Did White House Lie about Loss of 5 Million E-mails?





When Congress asked about 5 million executive branch e-mails that went missing, a White House lawyer pointed the finger at an outside IT contractor.
The only problem? No such IT contractor exists, according to sources close to the investigation of a possible violation of the Federal Records and Presidential Records acts.

White House Office of Administration (OA) Deputy General Counsel Keith Roberts told the House Oversight Committee on May 29 that "an unidentified company working for the Information Assurance (IA) Directorate of the Office of the Chief Information Officer was responsible for daily audits of the e-mail system and the e-mail archiving process," according to committee chair Rep. Henry Waxman, D-Calif. That briefing came about after it was confirmed by the White House in April that millions of e-mails had vanished from Executive Office of the President (EOP) archives from 2003-2005.
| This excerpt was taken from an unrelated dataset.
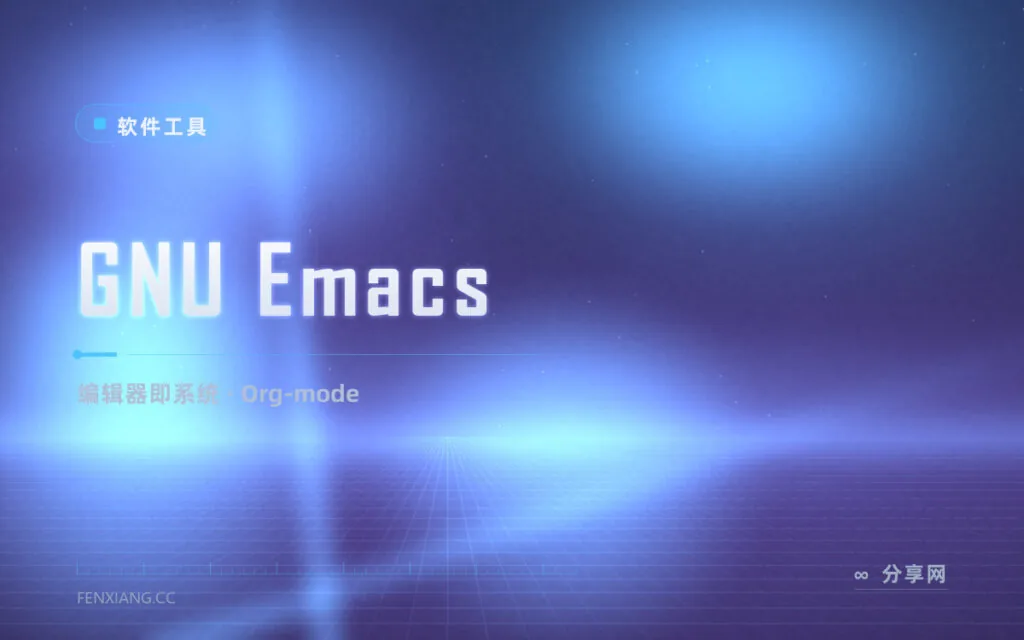 半个世纪的活化石,GNU Emacs 用 Org-mode 管人生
"Mr. Roberts was not able to explain why the daily audits conducted by this contractor failed to detect the problems in the archive system when they first began," wrote Waxman in an Aug. 30 letter to White House Counsel Fred Fielding. In that letter, Waxman requested that the White House provide the committee by Sept. 10 with an internal Executive Office of the President report on the e-mail system it said it prepared following the discovery of the missing e-mails, as well as the identity of the contractor responsible for daily audits and archiving. That deadline has come and gone with no response from the Bush administration on Waxman's request.